Print the entries exactly; skip the pictures.

=-=-=-=-=

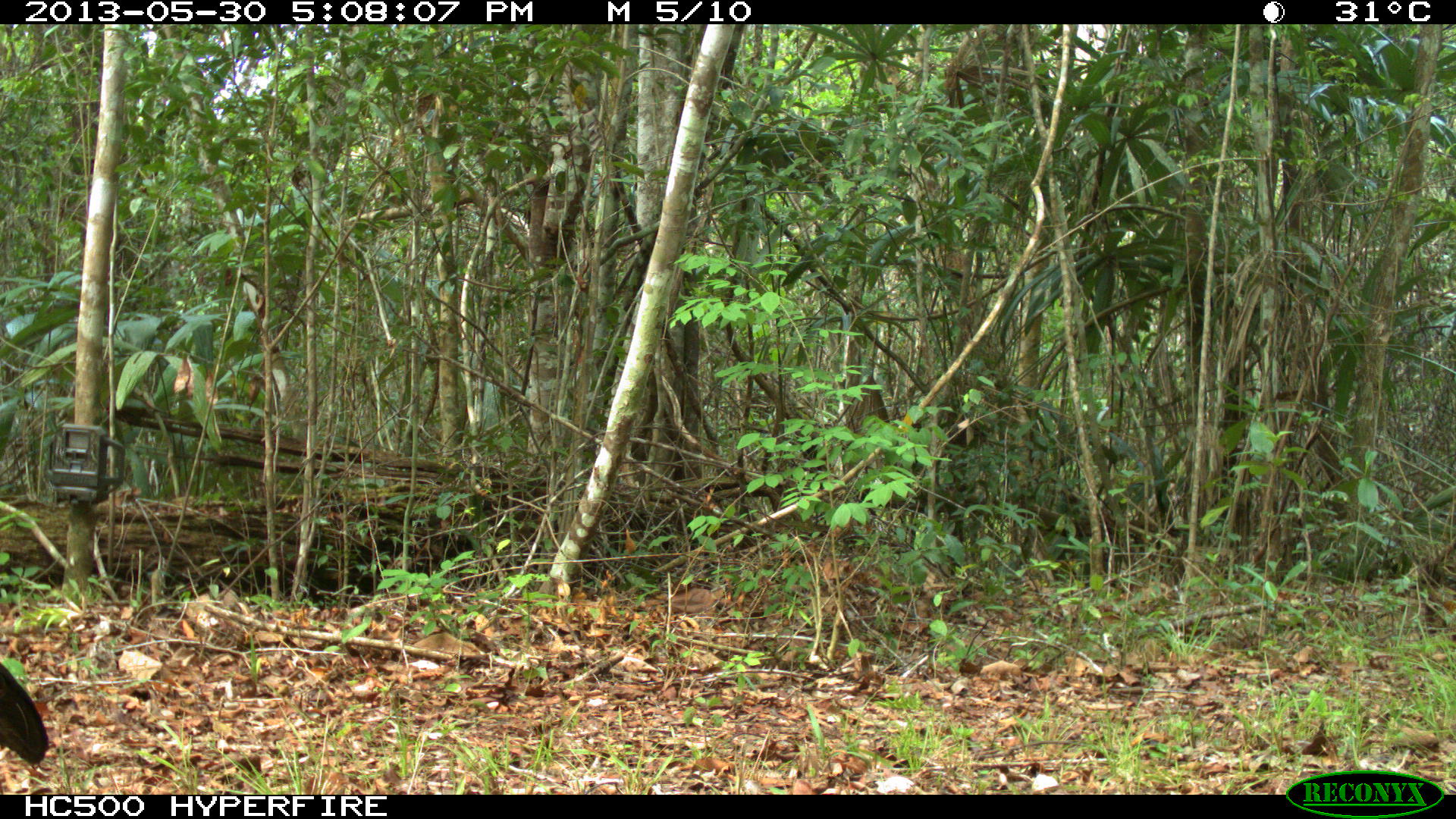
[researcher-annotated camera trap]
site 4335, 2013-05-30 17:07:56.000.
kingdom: Animalia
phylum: Chordata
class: Aves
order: Galliformes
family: Cracidae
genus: Crax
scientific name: Crax rubra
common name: great curassow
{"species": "Crax rubra (great curassow)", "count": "1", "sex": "female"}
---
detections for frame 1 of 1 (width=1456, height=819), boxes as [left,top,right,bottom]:
crax rubra: [0,664,51,764]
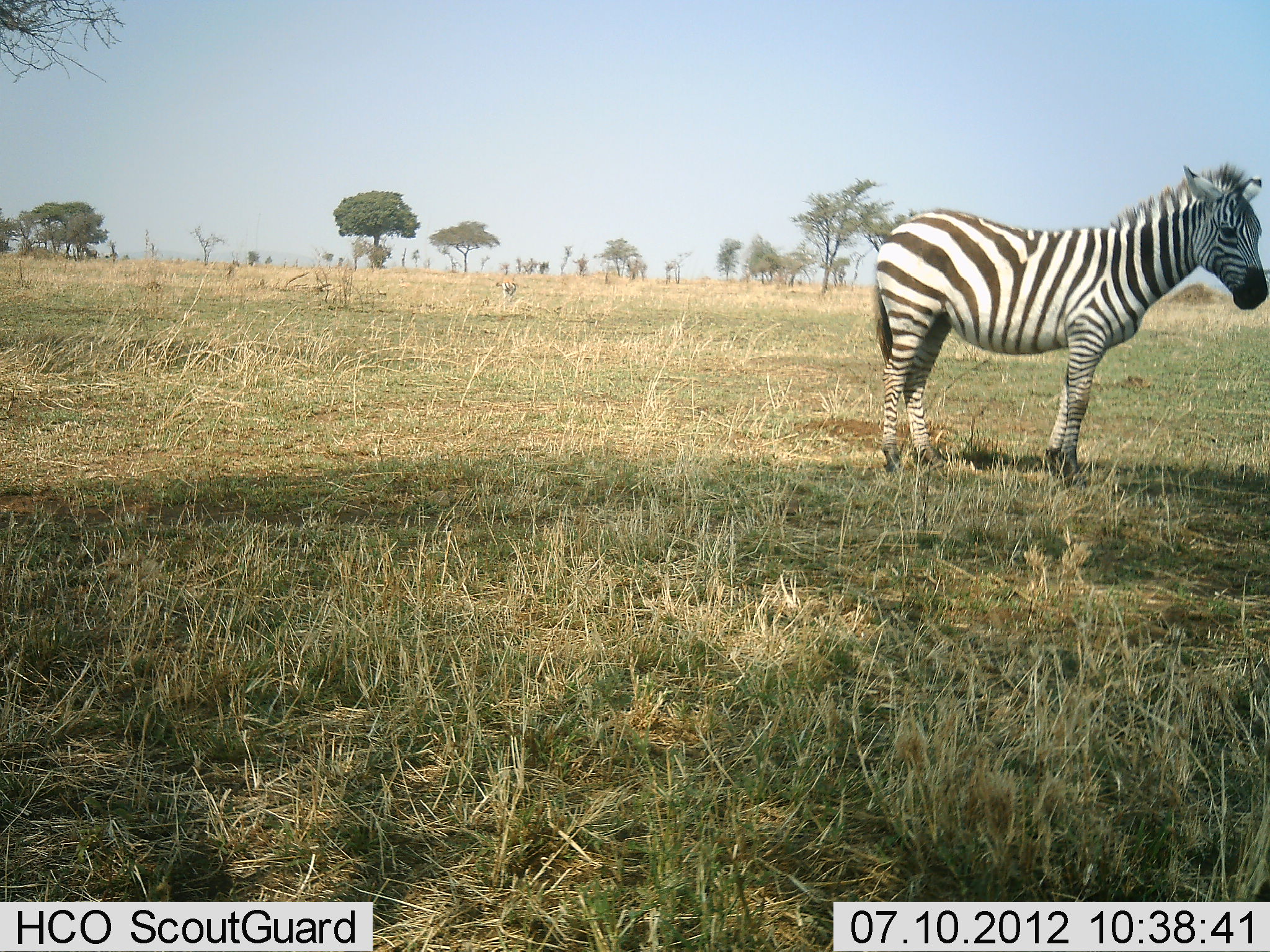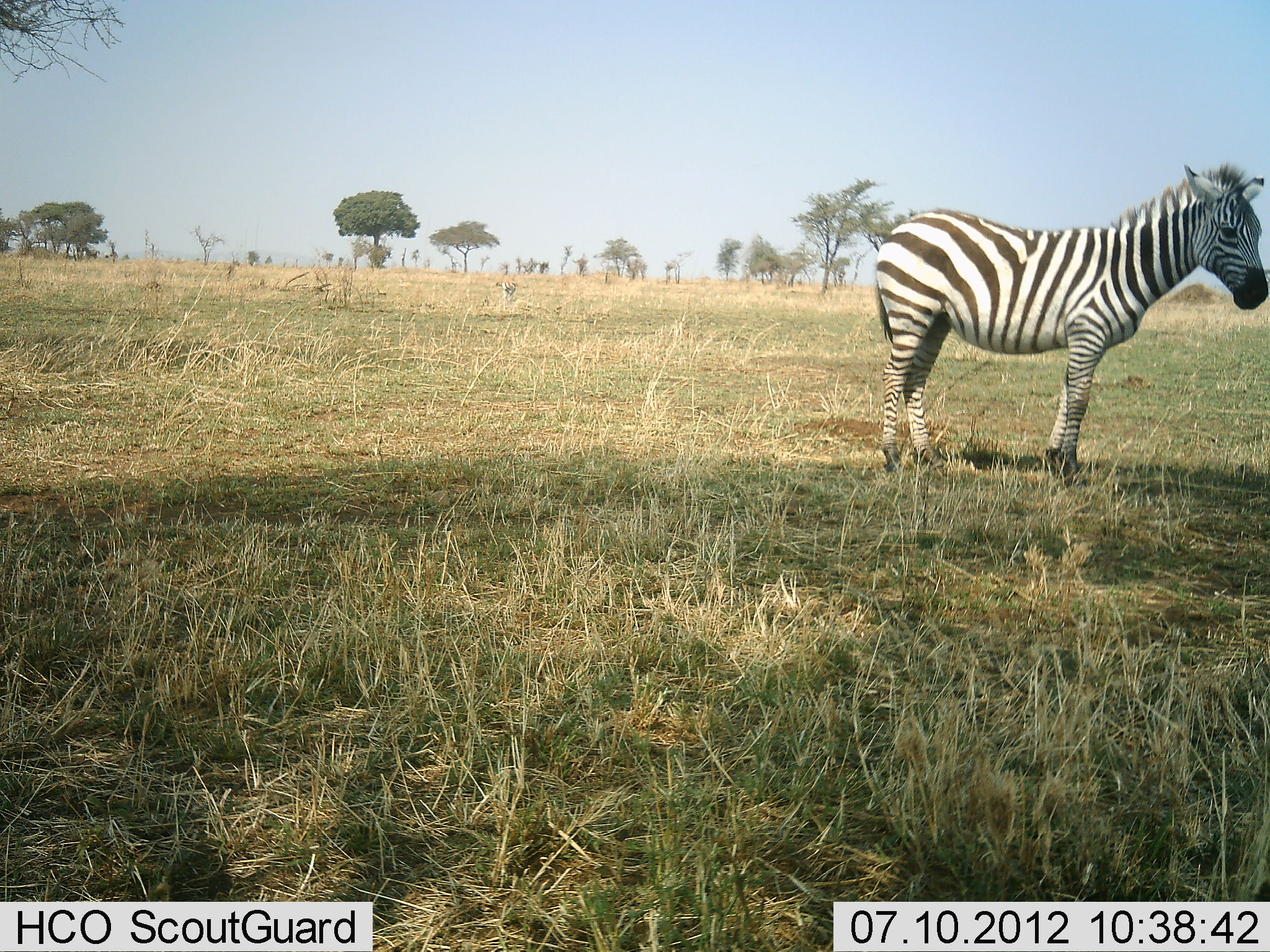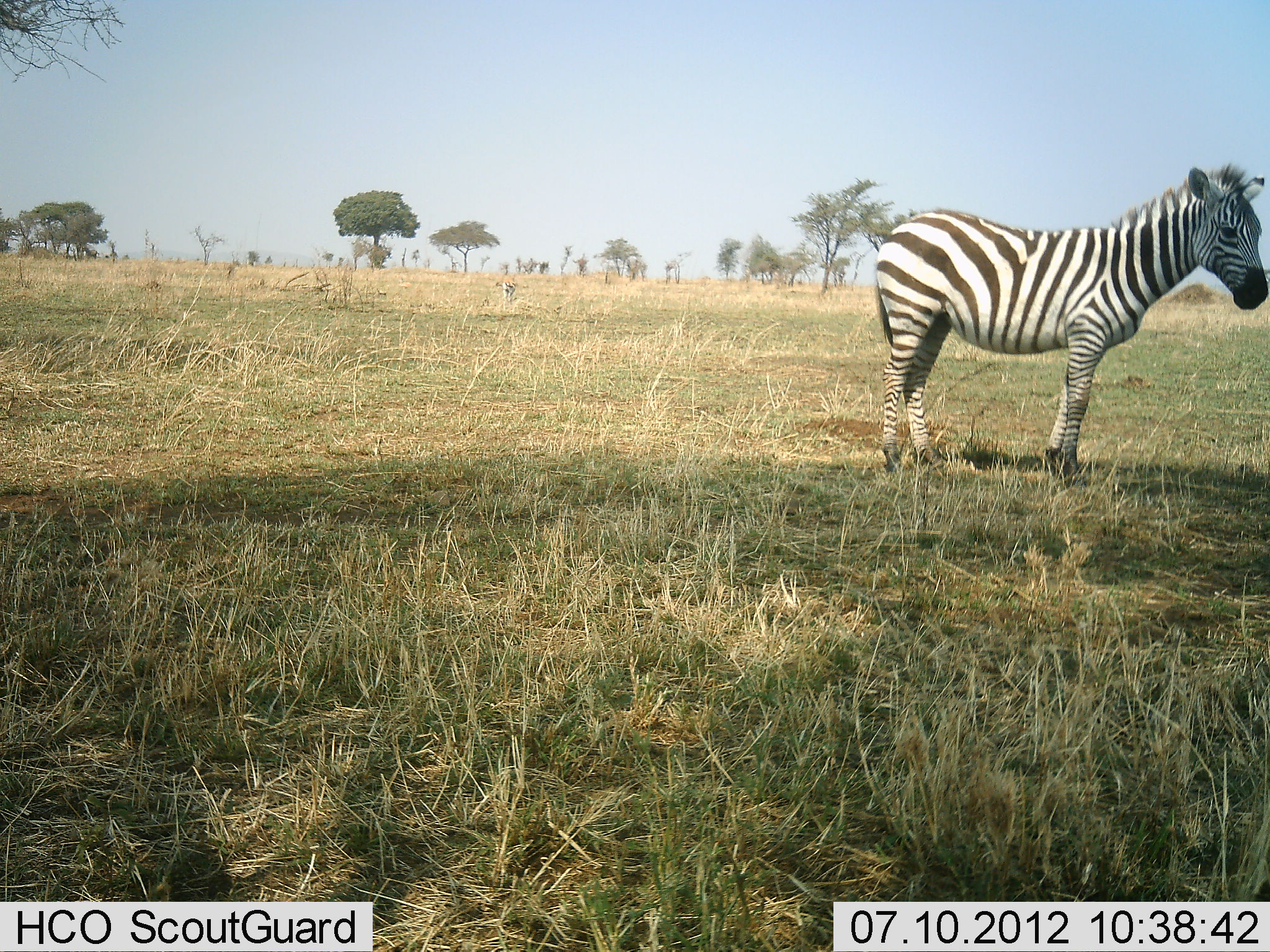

=-=-=-=-=

(ANSWER TO THE PROBLEM)
[researcher-annotated camera trap]
site 4335, 2013-05-30 17:07:56.000.
kingdom: Animalia
phylum: Chordata
class: Aves
order: Galliformes
family: Cracidae
genus: Crax
scientific name: Crax rubra
common name: great curassow
{"species": "Crax rubra (great curassow)", "count": "1", "sex": "female"}
---
detections for frame 1 of 1 (width=1456, height=819), boxes as [left,top,right,bottom]:
crax rubra: [0,664,51,764]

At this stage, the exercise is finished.